Q2: What is the difference between using `fp16=True` in `TrainingArguments`, versus using `torch_dtype=torch.float16` when loading the pretrained AST model?

A2:
`fp16=True` in `TrainingArguments`:

- **Scope**: This setting affects the training process itself, including forward and backward passes, optimizer updates, and gradient calculations.
- **Functionality**: It enables Automatic Mixed Precision (AMP), a technique that leverages both float16 (for faster computations) and float32 (for maintaining numerical stability) during training.
- **Benefits**:
  - Speed: Training becomes significantly faster due to reduced memory usage and faster computations with float16.
  - Memory: Lower memory footprint allows for larger batch sizes and training of larger models.
- **How it works**: AMP automatically decides when to use float16 or float32 based on the operations being performed, minimizing the risk of numerical instability.

`torch_dtype=torch.float16` when loading the model:

- **Scope**: This setting primarily affects the model's weights and biases.
- **Functionality**: It loads the model with weights and biases in float16 (half-precision) format.
- **Benefits**:
  - Memory: Reduces the model's memory footprint, enabling it to fit on devices with limited memory.
  - **Inference Speed**: Can potentially speed up inference (making predictions) due to faster computations with float16.
- **Considerations**: It's important to note that if the input data is not also in float16, the model will need to perform type conversions, which can introduce some overhead.

**Key Differences and Interactions**:

1. Focus: `fp16=True` focuses on the training process, while `torch_dtype=torch.float16` focuses on the model's data type.
2. AMP: `fp16=True` leverages AMP for a more nuanced and robust approach to mixed-precision training, while `torch_dtype=torch.float16` simply loads the model in float16.
3. Interaction: For optimal performance and consistency when using `fp16=True` in training, it's generally recommended to also load the model with `torch_dtype=torch.float16`. This ensures that the model's weights, biases, and inputs are all in the same data type, minimizing type conversions during training.

» **Given data**:
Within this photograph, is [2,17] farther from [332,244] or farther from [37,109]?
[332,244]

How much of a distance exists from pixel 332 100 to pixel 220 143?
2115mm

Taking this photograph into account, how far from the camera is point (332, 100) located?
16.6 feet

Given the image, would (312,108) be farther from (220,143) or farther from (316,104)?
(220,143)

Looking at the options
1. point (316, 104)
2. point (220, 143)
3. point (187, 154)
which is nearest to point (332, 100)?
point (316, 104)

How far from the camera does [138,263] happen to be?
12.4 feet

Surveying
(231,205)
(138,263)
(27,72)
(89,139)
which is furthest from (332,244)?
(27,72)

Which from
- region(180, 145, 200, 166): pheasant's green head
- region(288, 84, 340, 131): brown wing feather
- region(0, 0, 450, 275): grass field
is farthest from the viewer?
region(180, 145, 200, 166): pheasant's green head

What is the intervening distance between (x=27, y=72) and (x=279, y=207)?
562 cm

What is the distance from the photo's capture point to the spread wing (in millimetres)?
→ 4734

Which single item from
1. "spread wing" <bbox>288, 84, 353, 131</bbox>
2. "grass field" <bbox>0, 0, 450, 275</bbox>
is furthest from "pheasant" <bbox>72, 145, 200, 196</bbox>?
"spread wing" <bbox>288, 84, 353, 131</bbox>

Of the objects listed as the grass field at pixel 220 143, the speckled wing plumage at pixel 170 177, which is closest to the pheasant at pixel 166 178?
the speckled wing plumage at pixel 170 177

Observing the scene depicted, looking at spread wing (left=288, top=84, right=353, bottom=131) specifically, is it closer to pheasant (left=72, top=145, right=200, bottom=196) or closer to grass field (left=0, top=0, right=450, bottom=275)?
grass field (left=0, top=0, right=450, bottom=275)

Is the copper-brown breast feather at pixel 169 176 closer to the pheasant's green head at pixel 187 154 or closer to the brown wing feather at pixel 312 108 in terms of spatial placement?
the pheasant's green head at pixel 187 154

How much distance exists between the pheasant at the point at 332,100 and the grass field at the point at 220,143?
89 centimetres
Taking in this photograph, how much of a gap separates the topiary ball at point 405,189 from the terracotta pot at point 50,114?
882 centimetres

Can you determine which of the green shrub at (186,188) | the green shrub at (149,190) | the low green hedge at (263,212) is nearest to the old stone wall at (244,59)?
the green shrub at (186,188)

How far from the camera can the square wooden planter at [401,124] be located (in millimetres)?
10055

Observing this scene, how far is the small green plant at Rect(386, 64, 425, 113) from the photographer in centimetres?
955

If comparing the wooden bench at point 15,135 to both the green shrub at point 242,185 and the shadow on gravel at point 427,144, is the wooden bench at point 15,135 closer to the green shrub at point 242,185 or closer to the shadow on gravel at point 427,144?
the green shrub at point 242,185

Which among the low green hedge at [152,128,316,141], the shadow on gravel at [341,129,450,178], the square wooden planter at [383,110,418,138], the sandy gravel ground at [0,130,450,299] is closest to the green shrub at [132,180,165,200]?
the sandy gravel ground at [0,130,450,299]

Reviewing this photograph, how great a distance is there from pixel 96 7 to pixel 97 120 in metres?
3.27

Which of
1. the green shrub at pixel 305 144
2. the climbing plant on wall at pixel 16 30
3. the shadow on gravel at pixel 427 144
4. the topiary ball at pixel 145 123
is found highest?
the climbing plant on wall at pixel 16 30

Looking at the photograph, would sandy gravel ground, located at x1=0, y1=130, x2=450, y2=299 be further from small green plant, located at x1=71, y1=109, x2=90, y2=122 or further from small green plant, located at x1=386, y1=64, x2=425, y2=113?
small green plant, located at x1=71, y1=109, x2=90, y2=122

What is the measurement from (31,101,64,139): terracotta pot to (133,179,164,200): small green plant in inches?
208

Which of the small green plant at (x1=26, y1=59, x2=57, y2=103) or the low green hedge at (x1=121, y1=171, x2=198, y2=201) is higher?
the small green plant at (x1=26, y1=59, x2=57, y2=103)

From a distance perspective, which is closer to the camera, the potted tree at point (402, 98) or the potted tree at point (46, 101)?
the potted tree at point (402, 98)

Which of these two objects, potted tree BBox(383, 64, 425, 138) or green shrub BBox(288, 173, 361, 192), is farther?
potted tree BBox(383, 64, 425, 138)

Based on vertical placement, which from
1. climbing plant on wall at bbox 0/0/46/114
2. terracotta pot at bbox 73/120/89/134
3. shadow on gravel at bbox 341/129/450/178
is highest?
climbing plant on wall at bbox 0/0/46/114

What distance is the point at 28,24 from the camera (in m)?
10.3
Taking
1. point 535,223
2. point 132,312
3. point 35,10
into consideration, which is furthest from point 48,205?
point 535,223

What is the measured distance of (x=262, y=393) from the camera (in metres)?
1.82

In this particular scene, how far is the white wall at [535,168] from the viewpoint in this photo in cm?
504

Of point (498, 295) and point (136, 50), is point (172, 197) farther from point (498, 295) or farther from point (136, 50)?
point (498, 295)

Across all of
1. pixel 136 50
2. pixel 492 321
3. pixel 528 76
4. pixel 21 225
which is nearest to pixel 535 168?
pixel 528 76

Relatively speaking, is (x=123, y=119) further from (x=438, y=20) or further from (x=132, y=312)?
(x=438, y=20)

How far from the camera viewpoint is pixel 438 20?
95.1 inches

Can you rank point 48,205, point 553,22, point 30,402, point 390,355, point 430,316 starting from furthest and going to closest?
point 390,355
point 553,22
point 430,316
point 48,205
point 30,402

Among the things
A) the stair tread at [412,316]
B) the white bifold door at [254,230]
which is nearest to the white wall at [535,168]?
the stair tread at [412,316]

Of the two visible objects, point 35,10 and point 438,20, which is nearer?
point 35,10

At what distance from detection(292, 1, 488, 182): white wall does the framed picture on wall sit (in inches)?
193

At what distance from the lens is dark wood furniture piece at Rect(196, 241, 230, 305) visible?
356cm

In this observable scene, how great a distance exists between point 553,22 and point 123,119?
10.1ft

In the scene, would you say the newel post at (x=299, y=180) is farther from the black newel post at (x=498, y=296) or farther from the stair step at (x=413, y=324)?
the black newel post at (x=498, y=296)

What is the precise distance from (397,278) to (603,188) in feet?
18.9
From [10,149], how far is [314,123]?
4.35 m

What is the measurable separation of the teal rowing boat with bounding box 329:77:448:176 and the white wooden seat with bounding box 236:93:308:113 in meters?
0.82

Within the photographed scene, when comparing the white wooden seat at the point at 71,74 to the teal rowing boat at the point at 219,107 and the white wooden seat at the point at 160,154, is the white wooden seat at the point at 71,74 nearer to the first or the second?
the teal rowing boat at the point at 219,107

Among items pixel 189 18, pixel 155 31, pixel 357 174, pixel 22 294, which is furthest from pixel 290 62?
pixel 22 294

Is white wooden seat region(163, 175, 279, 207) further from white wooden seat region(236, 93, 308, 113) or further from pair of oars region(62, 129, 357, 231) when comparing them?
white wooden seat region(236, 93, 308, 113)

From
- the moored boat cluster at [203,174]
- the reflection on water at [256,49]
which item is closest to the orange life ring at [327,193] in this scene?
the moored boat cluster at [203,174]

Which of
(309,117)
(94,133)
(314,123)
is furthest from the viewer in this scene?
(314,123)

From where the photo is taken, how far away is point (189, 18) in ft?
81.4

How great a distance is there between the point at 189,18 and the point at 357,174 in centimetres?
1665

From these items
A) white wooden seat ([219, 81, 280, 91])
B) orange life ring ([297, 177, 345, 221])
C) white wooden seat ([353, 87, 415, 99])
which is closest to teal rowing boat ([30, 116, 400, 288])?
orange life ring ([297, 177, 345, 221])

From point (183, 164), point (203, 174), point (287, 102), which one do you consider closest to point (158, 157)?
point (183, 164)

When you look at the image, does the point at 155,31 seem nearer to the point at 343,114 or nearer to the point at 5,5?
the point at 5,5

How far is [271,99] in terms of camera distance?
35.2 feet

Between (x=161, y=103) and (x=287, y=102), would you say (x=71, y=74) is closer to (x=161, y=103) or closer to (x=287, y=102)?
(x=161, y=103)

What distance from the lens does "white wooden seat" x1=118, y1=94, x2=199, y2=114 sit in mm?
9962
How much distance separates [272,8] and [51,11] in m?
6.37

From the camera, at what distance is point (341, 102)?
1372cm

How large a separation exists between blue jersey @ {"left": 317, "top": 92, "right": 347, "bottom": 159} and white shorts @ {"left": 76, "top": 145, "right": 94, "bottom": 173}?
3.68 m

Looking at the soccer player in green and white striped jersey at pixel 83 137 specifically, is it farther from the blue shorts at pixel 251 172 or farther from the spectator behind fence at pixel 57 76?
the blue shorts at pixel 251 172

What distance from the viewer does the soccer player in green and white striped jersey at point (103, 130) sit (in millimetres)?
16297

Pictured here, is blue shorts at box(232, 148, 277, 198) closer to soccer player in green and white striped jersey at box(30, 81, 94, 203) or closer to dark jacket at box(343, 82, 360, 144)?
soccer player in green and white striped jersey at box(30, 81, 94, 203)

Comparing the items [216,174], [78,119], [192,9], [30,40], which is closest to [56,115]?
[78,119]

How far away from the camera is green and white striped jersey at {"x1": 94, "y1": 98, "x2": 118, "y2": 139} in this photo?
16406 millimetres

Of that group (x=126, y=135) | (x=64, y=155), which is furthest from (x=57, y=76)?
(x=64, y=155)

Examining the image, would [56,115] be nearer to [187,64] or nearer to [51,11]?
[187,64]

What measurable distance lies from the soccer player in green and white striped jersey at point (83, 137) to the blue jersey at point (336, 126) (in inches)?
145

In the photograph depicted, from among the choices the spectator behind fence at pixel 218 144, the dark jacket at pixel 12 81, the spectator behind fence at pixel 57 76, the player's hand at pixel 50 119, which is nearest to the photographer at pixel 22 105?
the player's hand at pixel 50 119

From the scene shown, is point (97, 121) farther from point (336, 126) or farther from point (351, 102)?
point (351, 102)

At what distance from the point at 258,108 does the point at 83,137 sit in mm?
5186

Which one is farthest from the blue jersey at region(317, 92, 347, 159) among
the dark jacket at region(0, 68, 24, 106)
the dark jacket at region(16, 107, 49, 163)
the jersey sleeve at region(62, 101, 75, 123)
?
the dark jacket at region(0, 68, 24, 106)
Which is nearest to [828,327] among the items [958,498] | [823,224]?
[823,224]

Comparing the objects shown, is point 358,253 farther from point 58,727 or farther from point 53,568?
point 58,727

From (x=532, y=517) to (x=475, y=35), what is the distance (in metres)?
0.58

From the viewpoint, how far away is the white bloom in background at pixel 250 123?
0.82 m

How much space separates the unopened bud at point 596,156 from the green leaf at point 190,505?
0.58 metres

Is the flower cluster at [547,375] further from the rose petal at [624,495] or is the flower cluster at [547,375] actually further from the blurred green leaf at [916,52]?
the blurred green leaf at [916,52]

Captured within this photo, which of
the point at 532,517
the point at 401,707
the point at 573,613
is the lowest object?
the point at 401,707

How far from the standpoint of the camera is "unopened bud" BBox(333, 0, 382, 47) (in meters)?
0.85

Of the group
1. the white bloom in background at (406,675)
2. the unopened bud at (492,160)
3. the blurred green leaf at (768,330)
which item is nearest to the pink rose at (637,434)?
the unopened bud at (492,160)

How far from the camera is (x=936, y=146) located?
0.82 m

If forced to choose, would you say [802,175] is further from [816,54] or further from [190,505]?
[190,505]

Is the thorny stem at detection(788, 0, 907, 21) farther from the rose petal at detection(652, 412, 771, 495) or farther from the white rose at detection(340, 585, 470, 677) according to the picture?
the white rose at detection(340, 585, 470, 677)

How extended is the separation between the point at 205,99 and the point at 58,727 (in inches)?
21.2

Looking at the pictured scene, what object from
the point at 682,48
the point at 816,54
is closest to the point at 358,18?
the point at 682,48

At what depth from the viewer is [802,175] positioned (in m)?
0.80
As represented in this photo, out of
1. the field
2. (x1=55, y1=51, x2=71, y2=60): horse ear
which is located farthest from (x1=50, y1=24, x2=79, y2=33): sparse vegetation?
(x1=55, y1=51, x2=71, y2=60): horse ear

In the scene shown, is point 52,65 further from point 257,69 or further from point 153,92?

» **Challenge 1**:
Do the following statements agree with the mixed-precision text? Answer yes or no for each and quote the deciding words.
(a) Setting `fp16=True` in `TrainingArguments` turns on Automatic Mixed Precision.
(b) Loading with `torch_dtype=torch.float16` mainly affects optimizer updates.
(c) When the model is loaded with `torch_dtype=torch.float16` and the input data is not in float16, type conversions are required.
» **Challenge 2**: Translate this sentence from the mixed-precision text into Spanish: "It loads the model with weights and biases in float16 (half-precision) format."
» **Challenge 3**:
Answer these from the mixed-precision text.
(a) What does AMP base its choice between float16 and float32 on?
(b) Which kind of speed can loading with `torch_dtype=torch.float16` potentially improve?
(c) What two things does the lower memory footprint from `fp16=True` allow?

» **Correct output 1**:
(a) Yes: "It enables Automatic Mixed Precision (AMP)"
(b) No: "This setting primarily affects the model's weights and biases."
(c) Yes: "if the input data is not also in float16, the model will need to perform type conversions, which can introduce some overhead."

» **Correct output 2**: Carga el modelo con los pesos y sesgos en formato float16 (media precisión).

» **Correct output 3**:
(a) The operations being performed.
(b) Inference speed, meaning the speed of making predictions.
(c) Larger batch sizes and the training of larger models.